Die Lernwerkstatt im Kindergarten

Theos Papa hat zuhause für die Vögel im Winter ein Vogelhaus gebaut. Nun möchte Theo selbst bauen. Er hat eine Idee und bittet seine Kita-Erzieherin Carola, ihm bei der Umsetzung zu helfen. Carola nimmt ihn dazu mit in die Lernwerkstatt. Was aber ist denn eigentlich eine Lernwerkstatt?

Ziel der Lernwerkstatt – Spielraum zum Selbstwirksamwerden schaffen

 

Beinahe jede Kindertagesstätte übernimmt mittlerweile die Idee einer Lernwerkstatt.
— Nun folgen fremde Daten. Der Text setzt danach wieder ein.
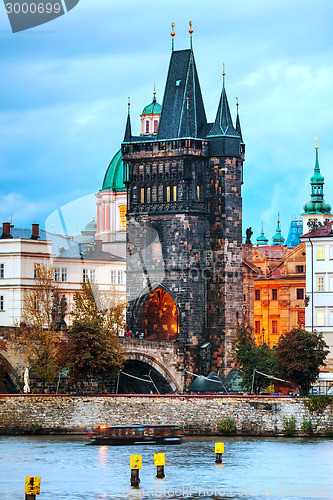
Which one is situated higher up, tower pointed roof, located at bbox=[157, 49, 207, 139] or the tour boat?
tower pointed roof, located at bbox=[157, 49, 207, 139]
An diesem Ort sollen Kinder ihre Interessen entwickeln, sich ausprobieren und spielerisch weiterbilden können. Diese Werkstatt ist daher ein „Spielraum“ für die kindliche Bildung. Für Theo bietet sie viel Material zum Experimentieren sowie nützliche Werkzeuge, die sogar Erwachsene benutzen. Ein besonderer Anreiz also für ihn, hier zu werkeln. Hier kann er nun selbstbestimmt mit seinem gewünschten Material Holz arbeiten, es näher kennenlernen und sich selbst dabei erproben. Carola unterstützt ihn bei seinem Selbstbildungsprozess, beantwortet seine Fragen und sucht mit ihm zusammen passendes Werkzeug aus.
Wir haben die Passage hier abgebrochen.